Love it PT. Good technique, maybe the Jalapeño not so much.


----------



## Zwiefel (Aug 22, 2014)

PES is awesome, he has quite a few stop-motion animation videos on his channel. Here's another food-related one. And I'd double down on the Jalepeno MB 

[video=youtube;qBjLW5_dGAM]https://www.youtube.com/watch?v=qBjLW5_dGAM&amp;list=PLE30DFC5B7FA8E6E2[/video]


----------



## Mrmnms (Aug 22, 2014)

These vids are too cool boys. Thanks for sharing.
It's easy to get distracted in a busy kitchen. Particularly with the kind of knives used by forum members, I offer the same advice I give my 6 year old daughter almost constantly. "PayAttention!" Apologies if this sounds patronizing.


----------



## Clarence (Aug 24, 2014)

I use a knife but I don't swing anything. I just press the avocado seed firmly into the blade and when it's deep enough, I twist.


----------



## apathetic (Aug 24, 2014)

So I tried this technique for the first time today, took the avocado, sliced it as shown. I was puzzled to feel it a bit hard to slide the avocado forward on the blade as I was cutting around it. When I was separating the 2 halves I realised why: my knife had bitten all the way to half of the core!
Anyway works perfectly fine, thanks for sharing :lol2:


----------



## Rosco (Aug 24, 2014)

Sorry it's taken me so long to get back to my own thread but my wife had our second child (A little girl) on Saturday so I've been a little busy.
Thanks for all the info on what must seem like a simple task to most of you. The video is very helpful. I honestly didn't think most people on here would use a knife to de-stone the avocado. I take it that the act of impaling an avocado stone on your knife is unlikely to do much damage to the edge. 
While I can't vouch for my friend's knife skills, she is a pretty darn good cook and uses avocados on a regular basis. I think she must have injured herself removing the stone from the knife, but at least now when I see her again and get all the details I will have some useful advice (a little late) for her on how to avoid this kind of thing.
Might have to get me some avocados this week and see what I can do with them.
Thanks to all.


----------



## 99Limited (Aug 24, 2014)

Rosco said:


> Sorry it's taken me so long to get back to my own thread but my wife had our second child (A little girl) on Saturday ....

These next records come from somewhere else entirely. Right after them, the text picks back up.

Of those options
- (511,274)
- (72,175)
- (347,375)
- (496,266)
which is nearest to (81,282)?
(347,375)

:bliss: :jumping3: :bliss: 

Congratulations, what's her name????


----------



## osakajoe (Aug 24, 2014)

You never use your good knives to cut into something hard. 

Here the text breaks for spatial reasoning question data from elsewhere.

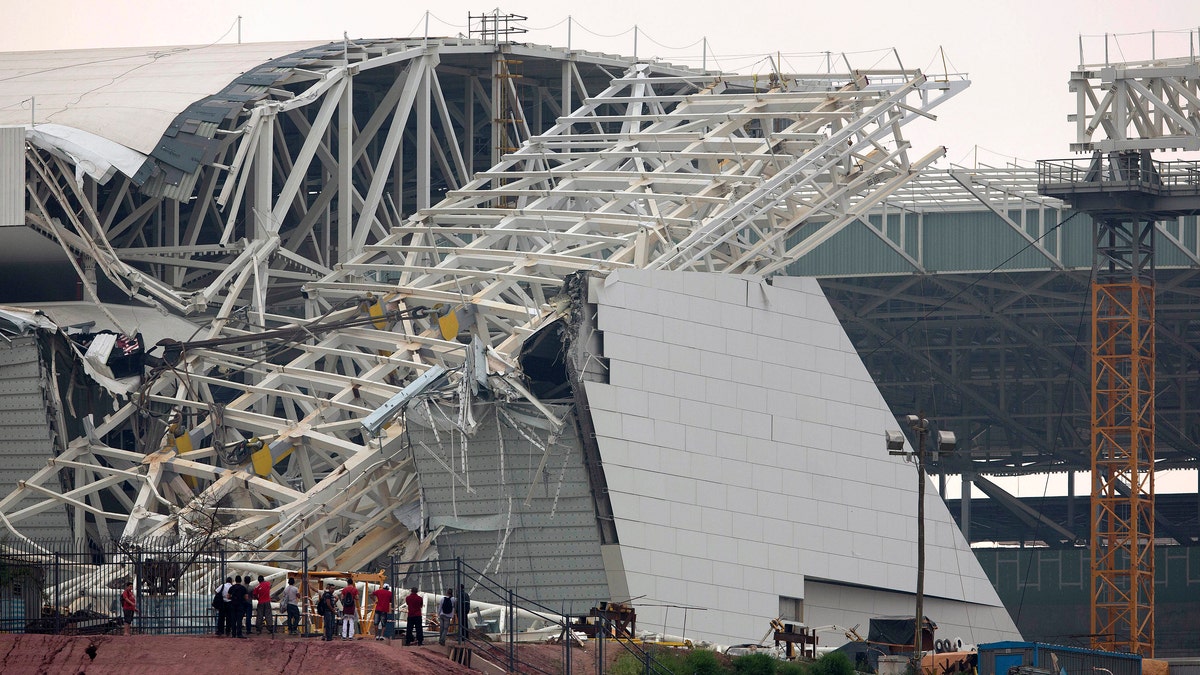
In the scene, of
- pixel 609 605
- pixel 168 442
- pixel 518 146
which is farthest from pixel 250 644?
pixel 518 146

Just hold the avocado on your hand and use your knife to cut two full vertical circles around the avocado. Cutting deep enough to reach the seed but not cut into it. So basically cutting the avocado into 4 wedges. 
Simply pull the wedges away from the seed by hand, and hand peel them


----------



## Pensacola Tiger (Aug 24, 2014)

Rosco said:


> ... I take it that the act of impaling an avocado stone on your knife is unlikely to do much damage to the edge.



Correct. Avocado pits are not that hard, not like the stone in a peach, for example. However, if you don't get it deep enough into the pit you may damage the edge when you twist it out. It should penetrate about 3/8 inch.


----------



## boomchakabowwow (Aug 26, 2014)

i just nicked my hand as well. on a peach i was cutting open..the pit was kinda rotting, or split. it let my knife go all the way thru, to my hand. bummer.

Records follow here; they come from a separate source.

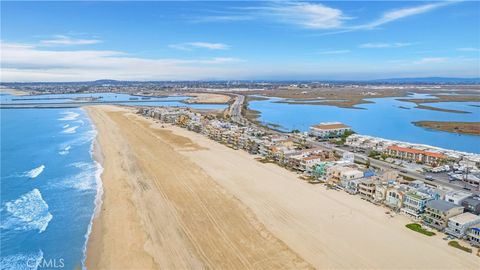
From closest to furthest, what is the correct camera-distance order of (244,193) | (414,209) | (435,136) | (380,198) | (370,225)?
(370,225) → (414,209) → (380,198) → (244,193) → (435,136)

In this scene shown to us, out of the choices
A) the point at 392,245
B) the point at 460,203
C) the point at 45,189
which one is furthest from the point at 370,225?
the point at 45,189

with avacado..i hack the pit usually. if i am making guac..i just squeeze the entire thing out, and fish out the pits with a spoon. faster.


----------



## apicius9 (Aug 26, 2014)

Rosco said:


> Sorry it's taken me so long to get back to my own thread but my wife had our second child (A little girl) on Saturday so I've been a little busy.



I realize you are fairly new, but you HAVE to get your priorities straight - posting here always comes first   Congratulations to the whole family!

Stefan


----------